▸ **TEXT PASSAGE**
At the beginning of 1998, Moshe Rivlin stepped down as chairman of the Jewish National Fund (JNF) board of directors after twenty-one years in office. Two people replaced him: Yehiel Leket of the One Israel party, who had lost the election for heading the Jewish Agency to Avraham Burg, and Shlomo Gravetz, from Nahalat Jabotinsky, the original core of the Betar movement, and head of the Jewish Agency's Youth and Hehalutz department.
Why are there two people in one position (chairman and co-chairman)? Because the two major political parties both wanted the position and failed to reach a compromise solution. An arrangement was made whereby Shlomo Gravetz would serve as chairman for the first two years of a four-year term, with Yehiel Leket at his side as co-chairman, and at the beginning of 2000 they would rotate.
Consequently, for over two years, JNF has had two chairmen, each earning salaries higher than that of the Prime Minister, and each with an office that includes all the trimmings, including a secretary and chauffeur. On entering office, they both overhauled their offices, and another renovation was recently completed, all for the purpose of not, heaven forbid, having an office inferior to the other's.
An exchange of correspondence shows that the two cultivate orderly working arrangements between themselves. Overseas trips, which are not infrequent, are approved by the chairman.

(Records taken from a dataset)
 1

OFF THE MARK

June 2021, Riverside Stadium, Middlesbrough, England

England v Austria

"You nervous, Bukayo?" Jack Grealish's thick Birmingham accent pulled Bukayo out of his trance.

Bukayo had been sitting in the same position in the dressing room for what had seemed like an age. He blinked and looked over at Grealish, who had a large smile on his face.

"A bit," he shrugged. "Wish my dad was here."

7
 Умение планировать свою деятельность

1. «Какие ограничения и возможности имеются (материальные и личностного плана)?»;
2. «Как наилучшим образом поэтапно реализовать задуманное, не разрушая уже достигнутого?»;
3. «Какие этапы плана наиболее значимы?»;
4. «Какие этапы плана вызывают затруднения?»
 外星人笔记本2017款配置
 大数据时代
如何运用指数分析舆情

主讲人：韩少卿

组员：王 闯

▸ **PROBLEMS TO WORK ON**
[A] Could you echo the JNF passage, starting with "At the beginning of 1998, Moshe" and going on through "and Hehalutz department."?
[B] How would you restate the paragraph of the JNF passage that begins "Consequently, for over two years" in fewer words while keeping its main facts?
[C] Which people does the JNF passage mention by full name?
These records come from a separate source.

▸ **ACTIVITY ANSWERS**
[A]
At the beginning of 1998, Moshe Rivlin stepped down as chairman of the Jewish National Fund (JNF) board of directors after twenty-one years in office. Two people replaced him: Yehiel Leket of the One Israel party, who had lost the election for heading the Jewish Agency to Avraham Burg, and Shlomo Gravetz, from Nahalat Jabotinsky, the original core of the Betar movement, and head of the Jewish Agency's Youth and Hehalutz department.

[B] For more than two years, JNF has had two chairmen. Each is paid more than the Prime Minister and has a fully equipped office, including a secretary and chauffeur. Both renovated their offices when they took up the post, and another renovation was recently completed, so that neither would have an office inferior to the other's.

[C] Moshe Rivlin, Yehiel Leket, Avraham Burg, Shlomo Gravetz